Page extract »
Calls are growing for Democrats to find an alternative to President Biden before the next election. With the first primary contests a few months away, is it too late for them to find a viable replacement?
The short answer is no, but time is running out.
Biden would either need to face a serious primary challenge now or decide to step down later. Either method would make history in the modern era.
Pathway 1: The Democratic primary
Democrats already have a process in place to find a new candidate for the general election. That is the presidential primary. Democrat voters will head to the polls from January to June next year and select a presidential nominee.
Biden already faces competition from Robert F. Kennedy, Jr. and Marianne Williamson for that nomination, but polling shows that Democrat voters are not enthusiastic about them.
Instead, a well-known candidate with broad appeal to the Democrat base would need to step up.

What the exercise asks » Resume the passage on replacing Biden as the Democratic nominee, picking up right after its last sentence. The entries that come next have no connection to the passage on replacing Biden as the Democratic nominee.

Dataset records »

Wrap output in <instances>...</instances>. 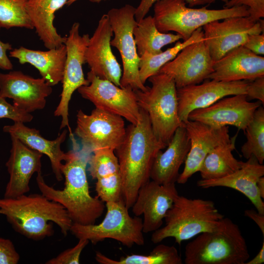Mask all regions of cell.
<instances>
[{
    "label": "cell",
    "mask_w": 264,
    "mask_h": 264,
    "mask_svg": "<svg viewBox=\"0 0 264 264\" xmlns=\"http://www.w3.org/2000/svg\"><path fill=\"white\" fill-rule=\"evenodd\" d=\"M148 80L151 87L134 90L137 101L147 113L155 136L167 147L176 130L184 124L178 116L177 88L172 77L165 73H157Z\"/></svg>",
    "instance_id": "obj_6"
},
{
    "label": "cell",
    "mask_w": 264,
    "mask_h": 264,
    "mask_svg": "<svg viewBox=\"0 0 264 264\" xmlns=\"http://www.w3.org/2000/svg\"><path fill=\"white\" fill-rule=\"evenodd\" d=\"M221 1L224 2V3H225L226 2H227L228 0H220Z\"/></svg>",
    "instance_id": "obj_48"
},
{
    "label": "cell",
    "mask_w": 264,
    "mask_h": 264,
    "mask_svg": "<svg viewBox=\"0 0 264 264\" xmlns=\"http://www.w3.org/2000/svg\"><path fill=\"white\" fill-rule=\"evenodd\" d=\"M264 76V57L243 46L237 47L213 64L208 79L231 82L250 81Z\"/></svg>",
    "instance_id": "obj_22"
},
{
    "label": "cell",
    "mask_w": 264,
    "mask_h": 264,
    "mask_svg": "<svg viewBox=\"0 0 264 264\" xmlns=\"http://www.w3.org/2000/svg\"><path fill=\"white\" fill-rule=\"evenodd\" d=\"M264 263V242L258 254L252 259L245 263L246 264H262Z\"/></svg>",
    "instance_id": "obj_45"
},
{
    "label": "cell",
    "mask_w": 264,
    "mask_h": 264,
    "mask_svg": "<svg viewBox=\"0 0 264 264\" xmlns=\"http://www.w3.org/2000/svg\"><path fill=\"white\" fill-rule=\"evenodd\" d=\"M242 46L256 55H264V33L249 35L246 41Z\"/></svg>",
    "instance_id": "obj_42"
},
{
    "label": "cell",
    "mask_w": 264,
    "mask_h": 264,
    "mask_svg": "<svg viewBox=\"0 0 264 264\" xmlns=\"http://www.w3.org/2000/svg\"><path fill=\"white\" fill-rule=\"evenodd\" d=\"M88 165V171L93 179L120 173L118 158L114 150L112 149H102L93 151Z\"/></svg>",
    "instance_id": "obj_34"
},
{
    "label": "cell",
    "mask_w": 264,
    "mask_h": 264,
    "mask_svg": "<svg viewBox=\"0 0 264 264\" xmlns=\"http://www.w3.org/2000/svg\"><path fill=\"white\" fill-rule=\"evenodd\" d=\"M178 195L176 183L160 184L150 180L140 188L131 208L135 216L143 215L144 233L153 232L161 227Z\"/></svg>",
    "instance_id": "obj_16"
},
{
    "label": "cell",
    "mask_w": 264,
    "mask_h": 264,
    "mask_svg": "<svg viewBox=\"0 0 264 264\" xmlns=\"http://www.w3.org/2000/svg\"><path fill=\"white\" fill-rule=\"evenodd\" d=\"M249 81L223 82L214 80L177 88L178 116L183 123L194 110L206 108L231 95L245 94Z\"/></svg>",
    "instance_id": "obj_18"
},
{
    "label": "cell",
    "mask_w": 264,
    "mask_h": 264,
    "mask_svg": "<svg viewBox=\"0 0 264 264\" xmlns=\"http://www.w3.org/2000/svg\"><path fill=\"white\" fill-rule=\"evenodd\" d=\"M158 0H141L138 6L135 8V19L137 22L145 17L154 4ZM189 7L209 5L216 0H184Z\"/></svg>",
    "instance_id": "obj_40"
},
{
    "label": "cell",
    "mask_w": 264,
    "mask_h": 264,
    "mask_svg": "<svg viewBox=\"0 0 264 264\" xmlns=\"http://www.w3.org/2000/svg\"><path fill=\"white\" fill-rule=\"evenodd\" d=\"M244 215L253 220L258 225L264 236V215L259 213L253 209L245 210Z\"/></svg>",
    "instance_id": "obj_44"
},
{
    "label": "cell",
    "mask_w": 264,
    "mask_h": 264,
    "mask_svg": "<svg viewBox=\"0 0 264 264\" xmlns=\"http://www.w3.org/2000/svg\"><path fill=\"white\" fill-rule=\"evenodd\" d=\"M12 49V44L0 40V69L6 70L13 69V64L7 55V51Z\"/></svg>",
    "instance_id": "obj_43"
},
{
    "label": "cell",
    "mask_w": 264,
    "mask_h": 264,
    "mask_svg": "<svg viewBox=\"0 0 264 264\" xmlns=\"http://www.w3.org/2000/svg\"><path fill=\"white\" fill-rule=\"evenodd\" d=\"M4 132L14 137L30 148L44 154L49 158L52 171L56 179L63 180L62 173L63 162L66 153L61 150V145L65 141L67 130H64L54 140H48L41 135L39 130L25 126L23 123L16 122L3 127Z\"/></svg>",
    "instance_id": "obj_25"
},
{
    "label": "cell",
    "mask_w": 264,
    "mask_h": 264,
    "mask_svg": "<svg viewBox=\"0 0 264 264\" xmlns=\"http://www.w3.org/2000/svg\"><path fill=\"white\" fill-rule=\"evenodd\" d=\"M246 141L242 146L241 152L246 159L251 155L263 164L264 161V109L261 106L255 111L253 118L247 126Z\"/></svg>",
    "instance_id": "obj_32"
},
{
    "label": "cell",
    "mask_w": 264,
    "mask_h": 264,
    "mask_svg": "<svg viewBox=\"0 0 264 264\" xmlns=\"http://www.w3.org/2000/svg\"><path fill=\"white\" fill-rule=\"evenodd\" d=\"M246 95L249 101L257 99L263 105L264 104V76L260 77L249 82Z\"/></svg>",
    "instance_id": "obj_41"
},
{
    "label": "cell",
    "mask_w": 264,
    "mask_h": 264,
    "mask_svg": "<svg viewBox=\"0 0 264 264\" xmlns=\"http://www.w3.org/2000/svg\"><path fill=\"white\" fill-rule=\"evenodd\" d=\"M164 152L160 150L154 160L150 179L160 184L176 183L179 170L190 148L184 124L179 127Z\"/></svg>",
    "instance_id": "obj_24"
},
{
    "label": "cell",
    "mask_w": 264,
    "mask_h": 264,
    "mask_svg": "<svg viewBox=\"0 0 264 264\" xmlns=\"http://www.w3.org/2000/svg\"><path fill=\"white\" fill-rule=\"evenodd\" d=\"M135 8L126 4L120 8L110 9L107 14L114 36L111 46L116 47L121 57L123 71L120 80L121 88L131 87L133 90L144 91L143 84L139 74L140 57L133 35L137 22L135 19Z\"/></svg>",
    "instance_id": "obj_9"
},
{
    "label": "cell",
    "mask_w": 264,
    "mask_h": 264,
    "mask_svg": "<svg viewBox=\"0 0 264 264\" xmlns=\"http://www.w3.org/2000/svg\"><path fill=\"white\" fill-rule=\"evenodd\" d=\"M262 105L260 101L250 102L245 94L231 95L209 107L193 110L189 114L188 120L216 128L231 125L244 132L255 111Z\"/></svg>",
    "instance_id": "obj_14"
},
{
    "label": "cell",
    "mask_w": 264,
    "mask_h": 264,
    "mask_svg": "<svg viewBox=\"0 0 264 264\" xmlns=\"http://www.w3.org/2000/svg\"><path fill=\"white\" fill-rule=\"evenodd\" d=\"M203 40L202 27H200L197 29L188 40L183 42L178 41L173 47L155 55L144 53L139 56V74L141 82L145 84L151 76L157 74L164 65L175 58L185 47Z\"/></svg>",
    "instance_id": "obj_31"
},
{
    "label": "cell",
    "mask_w": 264,
    "mask_h": 264,
    "mask_svg": "<svg viewBox=\"0 0 264 264\" xmlns=\"http://www.w3.org/2000/svg\"><path fill=\"white\" fill-rule=\"evenodd\" d=\"M184 254L186 264H244L250 257L239 226L224 217L217 229L188 243Z\"/></svg>",
    "instance_id": "obj_4"
},
{
    "label": "cell",
    "mask_w": 264,
    "mask_h": 264,
    "mask_svg": "<svg viewBox=\"0 0 264 264\" xmlns=\"http://www.w3.org/2000/svg\"><path fill=\"white\" fill-rule=\"evenodd\" d=\"M70 136L72 149L66 153L62 167L65 178L64 188L60 190L49 186L42 172L37 173V184L42 194L65 208L73 223L94 224L103 214L106 205L98 197L90 194L86 169L91 153L80 148L73 135Z\"/></svg>",
    "instance_id": "obj_1"
},
{
    "label": "cell",
    "mask_w": 264,
    "mask_h": 264,
    "mask_svg": "<svg viewBox=\"0 0 264 264\" xmlns=\"http://www.w3.org/2000/svg\"><path fill=\"white\" fill-rule=\"evenodd\" d=\"M95 191L98 197L105 203L123 199L122 182L120 173L96 180Z\"/></svg>",
    "instance_id": "obj_35"
},
{
    "label": "cell",
    "mask_w": 264,
    "mask_h": 264,
    "mask_svg": "<svg viewBox=\"0 0 264 264\" xmlns=\"http://www.w3.org/2000/svg\"><path fill=\"white\" fill-rule=\"evenodd\" d=\"M213 64L204 40L191 44L182 49L158 73L173 79L176 88L198 84L208 79L213 71Z\"/></svg>",
    "instance_id": "obj_15"
},
{
    "label": "cell",
    "mask_w": 264,
    "mask_h": 264,
    "mask_svg": "<svg viewBox=\"0 0 264 264\" xmlns=\"http://www.w3.org/2000/svg\"><path fill=\"white\" fill-rule=\"evenodd\" d=\"M89 84L77 89L84 99L92 103L95 108L119 115L131 124L140 121L141 112L134 90L131 87L121 88L111 82L102 79L91 71L87 73Z\"/></svg>",
    "instance_id": "obj_10"
},
{
    "label": "cell",
    "mask_w": 264,
    "mask_h": 264,
    "mask_svg": "<svg viewBox=\"0 0 264 264\" xmlns=\"http://www.w3.org/2000/svg\"><path fill=\"white\" fill-rule=\"evenodd\" d=\"M264 176V165L251 155L246 161H242L241 168L232 174L217 179H201L197 185L204 189L223 187L237 190L249 199L259 213L264 215V202L257 186L258 180Z\"/></svg>",
    "instance_id": "obj_23"
},
{
    "label": "cell",
    "mask_w": 264,
    "mask_h": 264,
    "mask_svg": "<svg viewBox=\"0 0 264 264\" xmlns=\"http://www.w3.org/2000/svg\"><path fill=\"white\" fill-rule=\"evenodd\" d=\"M52 92V87L42 77L34 78L21 71L0 72V94L27 112L43 109Z\"/></svg>",
    "instance_id": "obj_19"
},
{
    "label": "cell",
    "mask_w": 264,
    "mask_h": 264,
    "mask_svg": "<svg viewBox=\"0 0 264 264\" xmlns=\"http://www.w3.org/2000/svg\"><path fill=\"white\" fill-rule=\"evenodd\" d=\"M137 51L155 55L162 52L163 47L182 39L177 34L162 33L157 28L154 17L148 16L137 22L133 30Z\"/></svg>",
    "instance_id": "obj_29"
},
{
    "label": "cell",
    "mask_w": 264,
    "mask_h": 264,
    "mask_svg": "<svg viewBox=\"0 0 264 264\" xmlns=\"http://www.w3.org/2000/svg\"><path fill=\"white\" fill-rule=\"evenodd\" d=\"M112 30L107 14L99 20L97 26L89 38L85 52L86 63L98 78L110 81L120 87L122 69L111 48Z\"/></svg>",
    "instance_id": "obj_20"
},
{
    "label": "cell",
    "mask_w": 264,
    "mask_h": 264,
    "mask_svg": "<svg viewBox=\"0 0 264 264\" xmlns=\"http://www.w3.org/2000/svg\"><path fill=\"white\" fill-rule=\"evenodd\" d=\"M77 0H68L66 2V5L67 6H70V5H71L72 4H73V3H74ZM89 0L92 2L99 3L102 1H104V0Z\"/></svg>",
    "instance_id": "obj_47"
},
{
    "label": "cell",
    "mask_w": 264,
    "mask_h": 264,
    "mask_svg": "<svg viewBox=\"0 0 264 264\" xmlns=\"http://www.w3.org/2000/svg\"><path fill=\"white\" fill-rule=\"evenodd\" d=\"M184 0H158L154 4V19L158 30L162 33L174 31L183 41L188 40L198 28L217 20L233 17H248L245 6L222 9H209L208 5L199 8L186 6Z\"/></svg>",
    "instance_id": "obj_7"
},
{
    "label": "cell",
    "mask_w": 264,
    "mask_h": 264,
    "mask_svg": "<svg viewBox=\"0 0 264 264\" xmlns=\"http://www.w3.org/2000/svg\"><path fill=\"white\" fill-rule=\"evenodd\" d=\"M2 118L9 119L14 122L25 123L31 122L33 116L30 113L9 103L6 98L0 94V119Z\"/></svg>",
    "instance_id": "obj_37"
},
{
    "label": "cell",
    "mask_w": 264,
    "mask_h": 264,
    "mask_svg": "<svg viewBox=\"0 0 264 264\" xmlns=\"http://www.w3.org/2000/svg\"><path fill=\"white\" fill-rule=\"evenodd\" d=\"M89 241L79 239L78 243L73 247L67 249L57 256L47 261L46 264H78L83 249L88 244Z\"/></svg>",
    "instance_id": "obj_36"
},
{
    "label": "cell",
    "mask_w": 264,
    "mask_h": 264,
    "mask_svg": "<svg viewBox=\"0 0 264 264\" xmlns=\"http://www.w3.org/2000/svg\"><path fill=\"white\" fill-rule=\"evenodd\" d=\"M20 256L13 242L0 237V264H17Z\"/></svg>",
    "instance_id": "obj_39"
},
{
    "label": "cell",
    "mask_w": 264,
    "mask_h": 264,
    "mask_svg": "<svg viewBox=\"0 0 264 264\" xmlns=\"http://www.w3.org/2000/svg\"><path fill=\"white\" fill-rule=\"evenodd\" d=\"M107 212L100 223L82 225L73 223L70 231L79 239L96 244L107 239L117 241L127 247L145 243L142 219L132 217L123 199L105 203Z\"/></svg>",
    "instance_id": "obj_8"
},
{
    "label": "cell",
    "mask_w": 264,
    "mask_h": 264,
    "mask_svg": "<svg viewBox=\"0 0 264 264\" xmlns=\"http://www.w3.org/2000/svg\"><path fill=\"white\" fill-rule=\"evenodd\" d=\"M68 0H26V10L34 29L48 49L58 48L65 44L66 37L57 31L53 22L55 13Z\"/></svg>",
    "instance_id": "obj_27"
},
{
    "label": "cell",
    "mask_w": 264,
    "mask_h": 264,
    "mask_svg": "<svg viewBox=\"0 0 264 264\" xmlns=\"http://www.w3.org/2000/svg\"><path fill=\"white\" fill-rule=\"evenodd\" d=\"M26 0H0V28L33 29L26 10Z\"/></svg>",
    "instance_id": "obj_33"
},
{
    "label": "cell",
    "mask_w": 264,
    "mask_h": 264,
    "mask_svg": "<svg viewBox=\"0 0 264 264\" xmlns=\"http://www.w3.org/2000/svg\"><path fill=\"white\" fill-rule=\"evenodd\" d=\"M224 217L210 200L178 195L165 217V226L153 232L151 240L156 244L172 237L180 245L200 233L215 230Z\"/></svg>",
    "instance_id": "obj_5"
},
{
    "label": "cell",
    "mask_w": 264,
    "mask_h": 264,
    "mask_svg": "<svg viewBox=\"0 0 264 264\" xmlns=\"http://www.w3.org/2000/svg\"><path fill=\"white\" fill-rule=\"evenodd\" d=\"M264 21L233 17L210 22L202 27L204 42L213 62L243 45L249 35L264 33Z\"/></svg>",
    "instance_id": "obj_13"
},
{
    "label": "cell",
    "mask_w": 264,
    "mask_h": 264,
    "mask_svg": "<svg viewBox=\"0 0 264 264\" xmlns=\"http://www.w3.org/2000/svg\"><path fill=\"white\" fill-rule=\"evenodd\" d=\"M190 148L185 160V166L176 182L185 184L189 178L198 172L206 155L217 146L230 141L228 126L212 127L197 121L188 120L184 123Z\"/></svg>",
    "instance_id": "obj_17"
},
{
    "label": "cell",
    "mask_w": 264,
    "mask_h": 264,
    "mask_svg": "<svg viewBox=\"0 0 264 264\" xmlns=\"http://www.w3.org/2000/svg\"><path fill=\"white\" fill-rule=\"evenodd\" d=\"M95 259L100 264H181L182 259L174 246L159 244L148 254H132L120 258L119 260L110 258L96 251Z\"/></svg>",
    "instance_id": "obj_30"
},
{
    "label": "cell",
    "mask_w": 264,
    "mask_h": 264,
    "mask_svg": "<svg viewBox=\"0 0 264 264\" xmlns=\"http://www.w3.org/2000/svg\"><path fill=\"white\" fill-rule=\"evenodd\" d=\"M0 214L18 233L34 241L54 234L52 222L64 235L73 223L66 210L60 204L43 194L22 195L15 198H0Z\"/></svg>",
    "instance_id": "obj_3"
},
{
    "label": "cell",
    "mask_w": 264,
    "mask_h": 264,
    "mask_svg": "<svg viewBox=\"0 0 264 264\" xmlns=\"http://www.w3.org/2000/svg\"><path fill=\"white\" fill-rule=\"evenodd\" d=\"M9 56L17 59L21 64L28 63L34 66L42 77L51 87L62 81L66 57L65 44L47 51L20 46L11 50Z\"/></svg>",
    "instance_id": "obj_26"
},
{
    "label": "cell",
    "mask_w": 264,
    "mask_h": 264,
    "mask_svg": "<svg viewBox=\"0 0 264 264\" xmlns=\"http://www.w3.org/2000/svg\"><path fill=\"white\" fill-rule=\"evenodd\" d=\"M141 118L136 125L126 128L124 139L114 151L122 182V197L132 207L140 188L150 180L152 167L160 150L166 148L155 136L147 113L140 109Z\"/></svg>",
    "instance_id": "obj_2"
},
{
    "label": "cell",
    "mask_w": 264,
    "mask_h": 264,
    "mask_svg": "<svg viewBox=\"0 0 264 264\" xmlns=\"http://www.w3.org/2000/svg\"><path fill=\"white\" fill-rule=\"evenodd\" d=\"M79 27V23L74 22L66 36L65 44L66 57L62 81L63 89L59 103L54 112V116L62 117L60 129L67 127L70 134L72 132L68 119L69 102L76 90L89 84L88 81L85 78L82 66L86 63L85 52L90 37L88 34L80 35Z\"/></svg>",
    "instance_id": "obj_12"
},
{
    "label": "cell",
    "mask_w": 264,
    "mask_h": 264,
    "mask_svg": "<svg viewBox=\"0 0 264 264\" xmlns=\"http://www.w3.org/2000/svg\"><path fill=\"white\" fill-rule=\"evenodd\" d=\"M257 186L261 197L264 198V177H261L257 183Z\"/></svg>",
    "instance_id": "obj_46"
},
{
    "label": "cell",
    "mask_w": 264,
    "mask_h": 264,
    "mask_svg": "<svg viewBox=\"0 0 264 264\" xmlns=\"http://www.w3.org/2000/svg\"><path fill=\"white\" fill-rule=\"evenodd\" d=\"M74 133L81 140L82 148L91 153L110 149L115 150L122 143L126 128L123 117L95 108L90 114L82 110L76 115Z\"/></svg>",
    "instance_id": "obj_11"
},
{
    "label": "cell",
    "mask_w": 264,
    "mask_h": 264,
    "mask_svg": "<svg viewBox=\"0 0 264 264\" xmlns=\"http://www.w3.org/2000/svg\"><path fill=\"white\" fill-rule=\"evenodd\" d=\"M12 146L6 166L9 175L5 187V198H15L30 191L32 175L42 172L43 154L33 150L18 139L11 136Z\"/></svg>",
    "instance_id": "obj_21"
},
{
    "label": "cell",
    "mask_w": 264,
    "mask_h": 264,
    "mask_svg": "<svg viewBox=\"0 0 264 264\" xmlns=\"http://www.w3.org/2000/svg\"><path fill=\"white\" fill-rule=\"evenodd\" d=\"M237 135L238 133L231 137L229 142L217 146L206 155L198 171L202 179L223 177L241 168L242 161L237 160L232 154Z\"/></svg>",
    "instance_id": "obj_28"
},
{
    "label": "cell",
    "mask_w": 264,
    "mask_h": 264,
    "mask_svg": "<svg viewBox=\"0 0 264 264\" xmlns=\"http://www.w3.org/2000/svg\"><path fill=\"white\" fill-rule=\"evenodd\" d=\"M245 6L248 8L249 17L257 22L264 17V0H228L223 8Z\"/></svg>",
    "instance_id": "obj_38"
}]
</instances>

Result »
The most likely candidate is California Gov. Gavin Newsom, who has toured red states, called for a national referendum on guns and challenged presidential candidate and Florida Gov. Ron DeSantis to a debate on Fox News.
Biden’s inner circle increasingly sees Newsom as a nuisance, according to reports, though advisers say publicly that they view him as a top surrogate.
Rumors are also swirling around the popular governor of Michigan, Gretchen Whitmer. And Transportation Secretary Pete Buttigieg, who ran for president in 2020 on the need for generational change, has maintained a high profile while serving in the Biden cabinet.
If any of these candidates want to mount a challenge, they have a few weeks left to join the race without compromising their ability to win.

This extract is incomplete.